I confess I didn’t knew he was such a communicator. He is very humorous, entertaining and truthful in his discourse, not even shying away from self-deprecation.

His pop rock is of a singular richness and his ease in transposing it on stage is, to say the least, appreciably comforting. I can feel colours from all shades of the rainbow in Butler’s songs, coated in intense, personal and introspective lyrics. It’s not hard to see yourself in one song or the other, and that’s why it’s easy to navigate his world.

In this concert at Casa da Música, Bernard’s first ever in Porto, he presented Good Grief, his new album in 25 years, gave us songs such as Deep Emotions and Pretty D, and obviously iconic songs from People Move On, such as My Domain, and the closing Not Alone.
From his collaborations with other artists he brought songs like Although (McAlmont & Butler) and Shallow The Water (Jessie Buckley & Bernard Butler).
A solo concert so intimate, just the man and his guitar(s), that you could talk to the musician and sip the stories from his Gibson ES-355, which, in his hands, almost speaks.

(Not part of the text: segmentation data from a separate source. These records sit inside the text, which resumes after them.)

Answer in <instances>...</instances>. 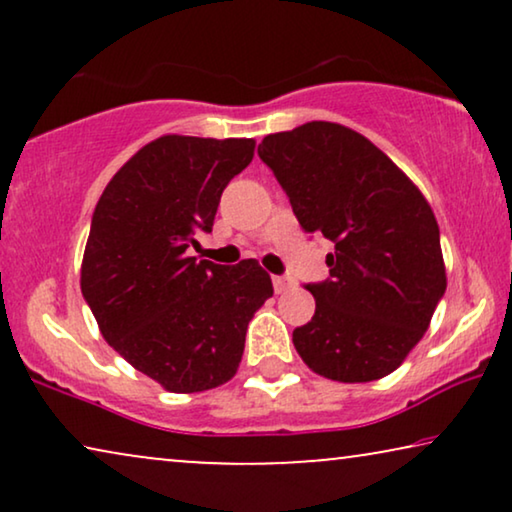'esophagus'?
Segmentation results:
<instances>
[{"mask_svg": "<svg viewBox=\"0 0 512 512\" xmlns=\"http://www.w3.org/2000/svg\"><path fill=\"white\" fill-rule=\"evenodd\" d=\"M272 286H275V293H284V291H289V289H291L293 282H291L289 277L275 275V277H272Z\"/></svg>", "mask_w": 512, "mask_h": 512, "instance_id": "1", "label": "esophagus"}]
</instances>
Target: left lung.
Listing matches in <instances>:
<instances>
[{"mask_svg":"<svg viewBox=\"0 0 512 512\" xmlns=\"http://www.w3.org/2000/svg\"><path fill=\"white\" fill-rule=\"evenodd\" d=\"M258 156L305 233L335 247L328 279L305 286L317 310L293 331L300 359L338 382L394 373L447 286L429 202L373 142L338 123L275 132L258 144Z\"/></svg>","mask_w":512,"mask_h":512,"instance_id":"1","label":"left lung"}]
</instances>
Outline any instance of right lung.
I'll return each instance as SVG.
<instances>
[{"label":"right lung","instance_id":"obj_1","mask_svg":"<svg viewBox=\"0 0 512 512\" xmlns=\"http://www.w3.org/2000/svg\"><path fill=\"white\" fill-rule=\"evenodd\" d=\"M254 158V139L165 135L139 149L97 202L81 293L104 340L174 394L226 384L254 312L272 296L254 258L198 261L223 188Z\"/></svg>","mask_w":512,"mask_h":512}]
</instances>
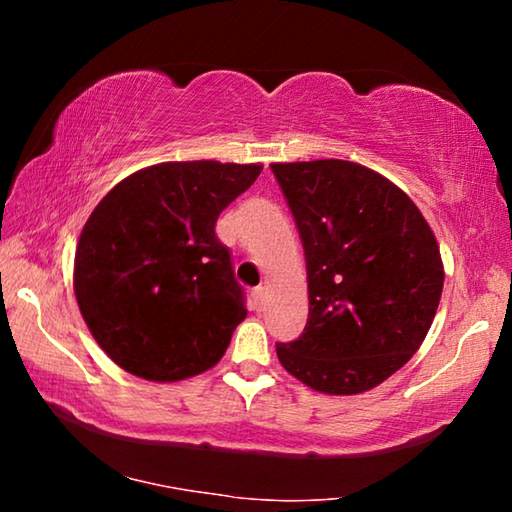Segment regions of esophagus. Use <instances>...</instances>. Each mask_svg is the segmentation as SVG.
<instances>
[{"instance_id":"obj_1","label":"esophagus","mask_w":512,"mask_h":512,"mask_svg":"<svg viewBox=\"0 0 512 512\" xmlns=\"http://www.w3.org/2000/svg\"><path fill=\"white\" fill-rule=\"evenodd\" d=\"M250 296H253V307L255 309H262L264 307V289L262 287H257V289H253V293H250Z\"/></svg>"}]
</instances>
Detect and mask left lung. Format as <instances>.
<instances>
[{"label":"left lung","instance_id":"obj_1","mask_svg":"<svg viewBox=\"0 0 512 512\" xmlns=\"http://www.w3.org/2000/svg\"><path fill=\"white\" fill-rule=\"evenodd\" d=\"M307 262L309 318L277 359L325 395H359L409 361L443 293L438 241L391 180L348 160L273 162Z\"/></svg>","mask_w":512,"mask_h":512}]
</instances>
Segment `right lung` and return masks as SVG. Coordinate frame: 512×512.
<instances>
[{"label": "right lung", "instance_id": "obj_1", "mask_svg": "<svg viewBox=\"0 0 512 512\" xmlns=\"http://www.w3.org/2000/svg\"><path fill=\"white\" fill-rule=\"evenodd\" d=\"M259 173L262 164L160 162L94 207L76 246L74 293L119 368L180 381L221 361L246 307L214 225Z\"/></svg>", "mask_w": 512, "mask_h": 512}]
</instances>
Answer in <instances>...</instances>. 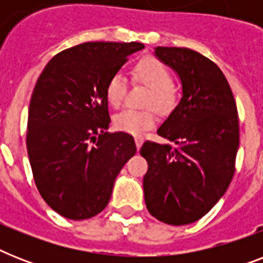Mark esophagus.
<instances>
[{
    "label": "esophagus",
    "instance_id": "esophagus-1",
    "mask_svg": "<svg viewBox=\"0 0 263 263\" xmlns=\"http://www.w3.org/2000/svg\"><path fill=\"white\" fill-rule=\"evenodd\" d=\"M135 144H136V147H138V150H139L140 146L143 144V138H142V136H136V138H135Z\"/></svg>",
    "mask_w": 263,
    "mask_h": 263
}]
</instances>
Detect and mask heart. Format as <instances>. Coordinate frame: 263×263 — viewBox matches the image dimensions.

I was delighted by the riffs, sometimes intense, sometimes soft, but all of them imbued with charismatic melodies. Butler is a storyteller and a speaker of the sensations that come from those stories. What’s impressive is the way in which those same sensations fit, in a perfect symbiosis, with the dynamics of his songs. It’s a gift.

I think that’s all I needed to see and hear on a pre-Christmas Sunday evening. It was indeed well worth leaving the house for!